“When Jesus came to the region of Ceasarea Philippi, he asked his disciples, “Who do people say that the Son of Man is?” “Well,” they replied, “some say John the Baptist, some say Elijah, and others say Jeremiah or one of the other prophets.” Then he asked them, “But who do you say I am?” Simon Peter answered, “You are the messiah, the Son of the living God.” You are blessed, Simon son of John, because my Father in heaven has revealed this to you. You did not learn this from any human being. Now I say to you that you are Peter (which means ‘rock’) and upon this rock I will build my church, and all the powers of hell will not conquer it. And I will give you the keys of the Kingdom of Heaven. Whatever you forbid on earth will be forbidden in heaven, and whatever you permit on earth will be permitted in heaven.” Then he sternly warned the disciple not to tell anyone that he was the Messiah.” Matthew 16:13-20 NLT
Last week we talked about knowing God by name. We saw Seth, third son of Adam, leading people to call upon, worship and invoke the name YAHWEH. They were imploring the One Who was, who is and who will always be. Seth knew God as the self-existant One.
In biblical times, the name of a person or Deity held that person’s character. YAHWEH was the character trait of God that Seth recognized and called upon.
In the passage in Matthew, Jesus was asking his disciples “Who am I to you?”

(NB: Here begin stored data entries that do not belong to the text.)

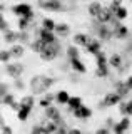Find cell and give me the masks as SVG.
<instances>
[{
    "instance_id": "cell-1",
    "label": "cell",
    "mask_w": 132,
    "mask_h": 134,
    "mask_svg": "<svg viewBox=\"0 0 132 134\" xmlns=\"http://www.w3.org/2000/svg\"><path fill=\"white\" fill-rule=\"evenodd\" d=\"M53 79L47 77V75H34L30 81V89H32V96L35 94H42V92H47L52 87Z\"/></svg>"
},
{
    "instance_id": "cell-2",
    "label": "cell",
    "mask_w": 132,
    "mask_h": 134,
    "mask_svg": "<svg viewBox=\"0 0 132 134\" xmlns=\"http://www.w3.org/2000/svg\"><path fill=\"white\" fill-rule=\"evenodd\" d=\"M60 52H62V45H60V40H57V42H53V44H47L45 49L39 54V55L45 62H52V60H55V59L59 57Z\"/></svg>"
},
{
    "instance_id": "cell-3",
    "label": "cell",
    "mask_w": 132,
    "mask_h": 134,
    "mask_svg": "<svg viewBox=\"0 0 132 134\" xmlns=\"http://www.w3.org/2000/svg\"><path fill=\"white\" fill-rule=\"evenodd\" d=\"M10 12H12V14H15L19 19H20V17H27L30 22H34V19H35V14H34V10H32V7L28 5V3H23V2L12 5L10 7Z\"/></svg>"
},
{
    "instance_id": "cell-4",
    "label": "cell",
    "mask_w": 132,
    "mask_h": 134,
    "mask_svg": "<svg viewBox=\"0 0 132 134\" xmlns=\"http://www.w3.org/2000/svg\"><path fill=\"white\" fill-rule=\"evenodd\" d=\"M39 7L47 12H62L64 5L60 0H39Z\"/></svg>"
},
{
    "instance_id": "cell-5",
    "label": "cell",
    "mask_w": 132,
    "mask_h": 134,
    "mask_svg": "<svg viewBox=\"0 0 132 134\" xmlns=\"http://www.w3.org/2000/svg\"><path fill=\"white\" fill-rule=\"evenodd\" d=\"M97 22V20H95ZM95 32H97V37L99 40H110L114 37V32H112V27H109V25H104V24H99L97 22V27H95Z\"/></svg>"
},
{
    "instance_id": "cell-6",
    "label": "cell",
    "mask_w": 132,
    "mask_h": 134,
    "mask_svg": "<svg viewBox=\"0 0 132 134\" xmlns=\"http://www.w3.org/2000/svg\"><path fill=\"white\" fill-rule=\"evenodd\" d=\"M5 70L12 79L17 81V79H20V75L23 74V65L20 64V62H10V64L5 65Z\"/></svg>"
},
{
    "instance_id": "cell-7",
    "label": "cell",
    "mask_w": 132,
    "mask_h": 134,
    "mask_svg": "<svg viewBox=\"0 0 132 134\" xmlns=\"http://www.w3.org/2000/svg\"><path fill=\"white\" fill-rule=\"evenodd\" d=\"M121 96L117 94V92H107V94L104 96V100L100 102V106L104 107H112V106H117V104H121Z\"/></svg>"
},
{
    "instance_id": "cell-8",
    "label": "cell",
    "mask_w": 132,
    "mask_h": 134,
    "mask_svg": "<svg viewBox=\"0 0 132 134\" xmlns=\"http://www.w3.org/2000/svg\"><path fill=\"white\" fill-rule=\"evenodd\" d=\"M35 35L39 37V39H42L45 44H53V42L59 40V37L55 35V32H49V30H44L42 27L39 29V30H35Z\"/></svg>"
},
{
    "instance_id": "cell-9",
    "label": "cell",
    "mask_w": 132,
    "mask_h": 134,
    "mask_svg": "<svg viewBox=\"0 0 132 134\" xmlns=\"http://www.w3.org/2000/svg\"><path fill=\"white\" fill-rule=\"evenodd\" d=\"M112 32H114V37H115V39H119V40L127 39V35H129V29H127L124 24H121V22L112 27Z\"/></svg>"
},
{
    "instance_id": "cell-10",
    "label": "cell",
    "mask_w": 132,
    "mask_h": 134,
    "mask_svg": "<svg viewBox=\"0 0 132 134\" xmlns=\"http://www.w3.org/2000/svg\"><path fill=\"white\" fill-rule=\"evenodd\" d=\"M129 126H130V119L127 116H124L119 122H115V126H114V132L115 134H124L129 129Z\"/></svg>"
},
{
    "instance_id": "cell-11",
    "label": "cell",
    "mask_w": 132,
    "mask_h": 134,
    "mask_svg": "<svg viewBox=\"0 0 132 134\" xmlns=\"http://www.w3.org/2000/svg\"><path fill=\"white\" fill-rule=\"evenodd\" d=\"M102 8H104V5H102V3L99 2V0H94V2H90V3H89L87 12H89V15L92 17V19H97Z\"/></svg>"
},
{
    "instance_id": "cell-12",
    "label": "cell",
    "mask_w": 132,
    "mask_h": 134,
    "mask_svg": "<svg viewBox=\"0 0 132 134\" xmlns=\"http://www.w3.org/2000/svg\"><path fill=\"white\" fill-rule=\"evenodd\" d=\"M2 39L5 44H10V45H14V44H19V32H15V30H7V32H3L2 34Z\"/></svg>"
},
{
    "instance_id": "cell-13",
    "label": "cell",
    "mask_w": 132,
    "mask_h": 134,
    "mask_svg": "<svg viewBox=\"0 0 132 134\" xmlns=\"http://www.w3.org/2000/svg\"><path fill=\"white\" fill-rule=\"evenodd\" d=\"M89 40H90V37L84 32H79L74 35V45H77V47H87Z\"/></svg>"
},
{
    "instance_id": "cell-14",
    "label": "cell",
    "mask_w": 132,
    "mask_h": 134,
    "mask_svg": "<svg viewBox=\"0 0 132 134\" xmlns=\"http://www.w3.org/2000/svg\"><path fill=\"white\" fill-rule=\"evenodd\" d=\"M72 114L75 116L77 119H89V117L92 116V109L87 107V106H80L79 109H77V111H74Z\"/></svg>"
},
{
    "instance_id": "cell-15",
    "label": "cell",
    "mask_w": 132,
    "mask_h": 134,
    "mask_svg": "<svg viewBox=\"0 0 132 134\" xmlns=\"http://www.w3.org/2000/svg\"><path fill=\"white\" fill-rule=\"evenodd\" d=\"M45 45H47V44H45V42H44L42 39L35 37V39L32 40L30 44H28V47H30V50H32V52H35V54H40V52H42V50L45 49Z\"/></svg>"
},
{
    "instance_id": "cell-16",
    "label": "cell",
    "mask_w": 132,
    "mask_h": 134,
    "mask_svg": "<svg viewBox=\"0 0 132 134\" xmlns=\"http://www.w3.org/2000/svg\"><path fill=\"white\" fill-rule=\"evenodd\" d=\"M100 47H102L100 40H99V39H92V37H90V40H89V44H87V47H85V50H87L89 54H94V55H95L97 52H100Z\"/></svg>"
},
{
    "instance_id": "cell-17",
    "label": "cell",
    "mask_w": 132,
    "mask_h": 134,
    "mask_svg": "<svg viewBox=\"0 0 132 134\" xmlns=\"http://www.w3.org/2000/svg\"><path fill=\"white\" fill-rule=\"evenodd\" d=\"M69 34H70V25L69 24H65V22H60V24H57V27H55V35L59 37H67Z\"/></svg>"
},
{
    "instance_id": "cell-18",
    "label": "cell",
    "mask_w": 132,
    "mask_h": 134,
    "mask_svg": "<svg viewBox=\"0 0 132 134\" xmlns=\"http://www.w3.org/2000/svg\"><path fill=\"white\" fill-rule=\"evenodd\" d=\"M10 54H12V57L14 59H20V57H23V54H25V45H22V44H14V45H10Z\"/></svg>"
},
{
    "instance_id": "cell-19",
    "label": "cell",
    "mask_w": 132,
    "mask_h": 134,
    "mask_svg": "<svg viewBox=\"0 0 132 134\" xmlns=\"http://www.w3.org/2000/svg\"><path fill=\"white\" fill-rule=\"evenodd\" d=\"M55 27H57V22L50 17H44L42 19V29L44 30H49V32H55Z\"/></svg>"
},
{
    "instance_id": "cell-20",
    "label": "cell",
    "mask_w": 132,
    "mask_h": 134,
    "mask_svg": "<svg viewBox=\"0 0 132 134\" xmlns=\"http://www.w3.org/2000/svg\"><path fill=\"white\" fill-rule=\"evenodd\" d=\"M70 65H72V69L75 70V72H79V74L87 72V67H85V64L80 60V59H74V60H70Z\"/></svg>"
},
{
    "instance_id": "cell-21",
    "label": "cell",
    "mask_w": 132,
    "mask_h": 134,
    "mask_svg": "<svg viewBox=\"0 0 132 134\" xmlns=\"http://www.w3.org/2000/svg\"><path fill=\"white\" fill-rule=\"evenodd\" d=\"M114 87H115V92H117L121 97H125V96L130 92V91H129V87L125 86V82H122V81L115 82V84H114Z\"/></svg>"
},
{
    "instance_id": "cell-22",
    "label": "cell",
    "mask_w": 132,
    "mask_h": 134,
    "mask_svg": "<svg viewBox=\"0 0 132 134\" xmlns=\"http://www.w3.org/2000/svg\"><path fill=\"white\" fill-rule=\"evenodd\" d=\"M52 100H55V94H52V92H45V96L39 100V104L44 109H47L49 106H52Z\"/></svg>"
},
{
    "instance_id": "cell-23",
    "label": "cell",
    "mask_w": 132,
    "mask_h": 134,
    "mask_svg": "<svg viewBox=\"0 0 132 134\" xmlns=\"http://www.w3.org/2000/svg\"><path fill=\"white\" fill-rule=\"evenodd\" d=\"M69 111L70 112H74V111H77L80 106H84L82 104V97H79V96H74V97H70V100H69Z\"/></svg>"
},
{
    "instance_id": "cell-24",
    "label": "cell",
    "mask_w": 132,
    "mask_h": 134,
    "mask_svg": "<svg viewBox=\"0 0 132 134\" xmlns=\"http://www.w3.org/2000/svg\"><path fill=\"white\" fill-rule=\"evenodd\" d=\"M70 97H72V96L69 94L67 91H59V92L55 94V100H57L59 104H69Z\"/></svg>"
},
{
    "instance_id": "cell-25",
    "label": "cell",
    "mask_w": 132,
    "mask_h": 134,
    "mask_svg": "<svg viewBox=\"0 0 132 134\" xmlns=\"http://www.w3.org/2000/svg\"><path fill=\"white\" fill-rule=\"evenodd\" d=\"M44 134H55L59 131V126H57L53 121H47V122H44Z\"/></svg>"
},
{
    "instance_id": "cell-26",
    "label": "cell",
    "mask_w": 132,
    "mask_h": 134,
    "mask_svg": "<svg viewBox=\"0 0 132 134\" xmlns=\"http://www.w3.org/2000/svg\"><path fill=\"white\" fill-rule=\"evenodd\" d=\"M95 62H97V67H107L109 65V59H107V55L102 50L95 54Z\"/></svg>"
},
{
    "instance_id": "cell-27",
    "label": "cell",
    "mask_w": 132,
    "mask_h": 134,
    "mask_svg": "<svg viewBox=\"0 0 132 134\" xmlns=\"http://www.w3.org/2000/svg\"><path fill=\"white\" fill-rule=\"evenodd\" d=\"M67 57H69V60H74V59H80L79 47H77V45H69V47H67Z\"/></svg>"
},
{
    "instance_id": "cell-28",
    "label": "cell",
    "mask_w": 132,
    "mask_h": 134,
    "mask_svg": "<svg viewBox=\"0 0 132 134\" xmlns=\"http://www.w3.org/2000/svg\"><path fill=\"white\" fill-rule=\"evenodd\" d=\"M30 42H32L30 34H28L27 30H19V44L27 45V44H30Z\"/></svg>"
},
{
    "instance_id": "cell-29",
    "label": "cell",
    "mask_w": 132,
    "mask_h": 134,
    "mask_svg": "<svg viewBox=\"0 0 132 134\" xmlns=\"http://www.w3.org/2000/svg\"><path fill=\"white\" fill-rule=\"evenodd\" d=\"M109 65L110 67H115V69L121 67L122 65V57L119 55V54H112V55L109 57Z\"/></svg>"
},
{
    "instance_id": "cell-30",
    "label": "cell",
    "mask_w": 132,
    "mask_h": 134,
    "mask_svg": "<svg viewBox=\"0 0 132 134\" xmlns=\"http://www.w3.org/2000/svg\"><path fill=\"white\" fill-rule=\"evenodd\" d=\"M30 111H32V107H28V106H22L20 107V111L17 112V117H19V121H25L28 114H30Z\"/></svg>"
},
{
    "instance_id": "cell-31",
    "label": "cell",
    "mask_w": 132,
    "mask_h": 134,
    "mask_svg": "<svg viewBox=\"0 0 132 134\" xmlns=\"http://www.w3.org/2000/svg\"><path fill=\"white\" fill-rule=\"evenodd\" d=\"M10 59H12V54H10V50H7V49H2V52H0V60H2V64H10Z\"/></svg>"
},
{
    "instance_id": "cell-32",
    "label": "cell",
    "mask_w": 132,
    "mask_h": 134,
    "mask_svg": "<svg viewBox=\"0 0 132 134\" xmlns=\"http://www.w3.org/2000/svg\"><path fill=\"white\" fill-rule=\"evenodd\" d=\"M32 22L27 19V17H20V19L17 20V25H19V30H27L28 25H30Z\"/></svg>"
},
{
    "instance_id": "cell-33",
    "label": "cell",
    "mask_w": 132,
    "mask_h": 134,
    "mask_svg": "<svg viewBox=\"0 0 132 134\" xmlns=\"http://www.w3.org/2000/svg\"><path fill=\"white\" fill-rule=\"evenodd\" d=\"M127 14H129V12H127V8L124 7V5H121V7L117 8V12H115V17H117V20L121 22V20L127 19Z\"/></svg>"
},
{
    "instance_id": "cell-34",
    "label": "cell",
    "mask_w": 132,
    "mask_h": 134,
    "mask_svg": "<svg viewBox=\"0 0 132 134\" xmlns=\"http://www.w3.org/2000/svg\"><path fill=\"white\" fill-rule=\"evenodd\" d=\"M20 104H22V106L34 107V104H35V97H34V96H23L22 100H20Z\"/></svg>"
},
{
    "instance_id": "cell-35",
    "label": "cell",
    "mask_w": 132,
    "mask_h": 134,
    "mask_svg": "<svg viewBox=\"0 0 132 134\" xmlns=\"http://www.w3.org/2000/svg\"><path fill=\"white\" fill-rule=\"evenodd\" d=\"M15 102H17V100H15L14 94H7L5 97H2V104H3V106H9V107H12Z\"/></svg>"
},
{
    "instance_id": "cell-36",
    "label": "cell",
    "mask_w": 132,
    "mask_h": 134,
    "mask_svg": "<svg viewBox=\"0 0 132 134\" xmlns=\"http://www.w3.org/2000/svg\"><path fill=\"white\" fill-rule=\"evenodd\" d=\"M95 75L97 77H107L109 75V67H97Z\"/></svg>"
},
{
    "instance_id": "cell-37",
    "label": "cell",
    "mask_w": 132,
    "mask_h": 134,
    "mask_svg": "<svg viewBox=\"0 0 132 134\" xmlns=\"http://www.w3.org/2000/svg\"><path fill=\"white\" fill-rule=\"evenodd\" d=\"M30 134H44V126L42 124H35L34 127H32Z\"/></svg>"
},
{
    "instance_id": "cell-38",
    "label": "cell",
    "mask_w": 132,
    "mask_h": 134,
    "mask_svg": "<svg viewBox=\"0 0 132 134\" xmlns=\"http://www.w3.org/2000/svg\"><path fill=\"white\" fill-rule=\"evenodd\" d=\"M0 25H2V27H0V29H2V34L7 32V30H10V24L7 22V19L3 15H2V24H0Z\"/></svg>"
},
{
    "instance_id": "cell-39",
    "label": "cell",
    "mask_w": 132,
    "mask_h": 134,
    "mask_svg": "<svg viewBox=\"0 0 132 134\" xmlns=\"http://www.w3.org/2000/svg\"><path fill=\"white\" fill-rule=\"evenodd\" d=\"M7 94H10V92H9V84L3 81L2 82V91H0V96H2V97H5Z\"/></svg>"
},
{
    "instance_id": "cell-40",
    "label": "cell",
    "mask_w": 132,
    "mask_h": 134,
    "mask_svg": "<svg viewBox=\"0 0 132 134\" xmlns=\"http://www.w3.org/2000/svg\"><path fill=\"white\" fill-rule=\"evenodd\" d=\"M125 116L127 117L132 116V100H127L125 102Z\"/></svg>"
},
{
    "instance_id": "cell-41",
    "label": "cell",
    "mask_w": 132,
    "mask_h": 134,
    "mask_svg": "<svg viewBox=\"0 0 132 134\" xmlns=\"http://www.w3.org/2000/svg\"><path fill=\"white\" fill-rule=\"evenodd\" d=\"M95 134H110V129L109 127H99L95 131Z\"/></svg>"
},
{
    "instance_id": "cell-42",
    "label": "cell",
    "mask_w": 132,
    "mask_h": 134,
    "mask_svg": "<svg viewBox=\"0 0 132 134\" xmlns=\"http://www.w3.org/2000/svg\"><path fill=\"white\" fill-rule=\"evenodd\" d=\"M14 86L17 87L19 91H23V87H25V86H23V84H22V81H20V79H17V81H15V84H14Z\"/></svg>"
},
{
    "instance_id": "cell-43",
    "label": "cell",
    "mask_w": 132,
    "mask_h": 134,
    "mask_svg": "<svg viewBox=\"0 0 132 134\" xmlns=\"http://www.w3.org/2000/svg\"><path fill=\"white\" fill-rule=\"evenodd\" d=\"M14 131H12V127H9V126H2V134H12Z\"/></svg>"
},
{
    "instance_id": "cell-44",
    "label": "cell",
    "mask_w": 132,
    "mask_h": 134,
    "mask_svg": "<svg viewBox=\"0 0 132 134\" xmlns=\"http://www.w3.org/2000/svg\"><path fill=\"white\" fill-rule=\"evenodd\" d=\"M69 131H70V129H65L64 126H60V127H59V131H57L55 134H70Z\"/></svg>"
},
{
    "instance_id": "cell-45",
    "label": "cell",
    "mask_w": 132,
    "mask_h": 134,
    "mask_svg": "<svg viewBox=\"0 0 132 134\" xmlns=\"http://www.w3.org/2000/svg\"><path fill=\"white\" fill-rule=\"evenodd\" d=\"M125 86L129 87V91H132V75H129V77L125 79Z\"/></svg>"
},
{
    "instance_id": "cell-46",
    "label": "cell",
    "mask_w": 132,
    "mask_h": 134,
    "mask_svg": "<svg viewBox=\"0 0 132 134\" xmlns=\"http://www.w3.org/2000/svg\"><path fill=\"white\" fill-rule=\"evenodd\" d=\"M119 111H121L122 114L125 116V102H121V104H119Z\"/></svg>"
},
{
    "instance_id": "cell-47",
    "label": "cell",
    "mask_w": 132,
    "mask_h": 134,
    "mask_svg": "<svg viewBox=\"0 0 132 134\" xmlns=\"http://www.w3.org/2000/svg\"><path fill=\"white\" fill-rule=\"evenodd\" d=\"M69 132H70V134H84V132L80 131V129H77V127H72V129H70Z\"/></svg>"
},
{
    "instance_id": "cell-48",
    "label": "cell",
    "mask_w": 132,
    "mask_h": 134,
    "mask_svg": "<svg viewBox=\"0 0 132 134\" xmlns=\"http://www.w3.org/2000/svg\"><path fill=\"white\" fill-rule=\"evenodd\" d=\"M110 126H115V124H114V119H112V117H109V119H107V127H110Z\"/></svg>"
},
{
    "instance_id": "cell-49",
    "label": "cell",
    "mask_w": 132,
    "mask_h": 134,
    "mask_svg": "<svg viewBox=\"0 0 132 134\" xmlns=\"http://www.w3.org/2000/svg\"><path fill=\"white\" fill-rule=\"evenodd\" d=\"M114 3H117V5H122V0H112Z\"/></svg>"
}]
</instances>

Matthew and Mark both placed significance on the place that Jesus asked this question. They recorded, “Jesus came to Ceasarea Philippi.” Luke simply records, “One day Jesus left the crowds to pray alone. Only his disciples were with him, and he asked them, “Who do people say I am?” Luke 9:18 NLT
It is now the winter before His death Jesus Christ has brought His disciples to Ceasarea Philippi. It is here He revealed to His disciples for the first time that He was indeed the Jewish Messiah all had been waiting on. All three gospels place significance on the “where” of the setting of this story: Caesarea Philippi and leaving the crowds to pray alone. I found this interesting. The story’s setting is placed in an area of diabolical significance. Caeserea was the center for the worship of Pan, the greek god who was like a man with a goats legs, a tail and sometimes horns. He was also know to make scary noises in the forests. The cave of Pan, the place of the pagan Gate of Hades, was located in Ceaserea. It was in this area that the first king of Israel (Jeroboam) led the northern kingdom of Israel in idolatry. Here Israel would throw their sons and daughters into the fire to worship the god of Baal. And it is in this place, Jesus chose to reveal himself and reveal all the suffering that lay before him. Jesus and his closest companions were walking on ground that had been defiled by idol worship, but here was where He revealed his identity. Jesus Christ is the Christos, the anointed one. He is above all gods. He takes dominion over false worship. He alone is the living Son of God. All other idols cannot move off their statues of stone or wood. But Jesus the Messiah walks and talks and lives among us.
Luke alone records the “why” of our story. “Jesus left the crowds to pray alone. Only his disciples were with him” He had gotten His directions from His time of prayer. His vertical relationship was in alignment. Now was the time of revelation to his horizontal relationships. It was time. The Father had given Him permission to reveal His annointing to those closest to Him.
“Who do you say that I AM?” He asks each one of us that question. He asks us when we are walking and living in a fallen world where some days our pain is too great to bear. He asks us when we are alone. He asks us when we are too busy. He asks us when the world screams, “He was only a good teacher,” or “He wasn’t the real Messiah.” He truly wants to know “who am I to you?” Can you put a definitive answer to that question? Reply back. Who do you say Jesus is? Who is the Son of Man to you? The key to your eternity lies in your answer.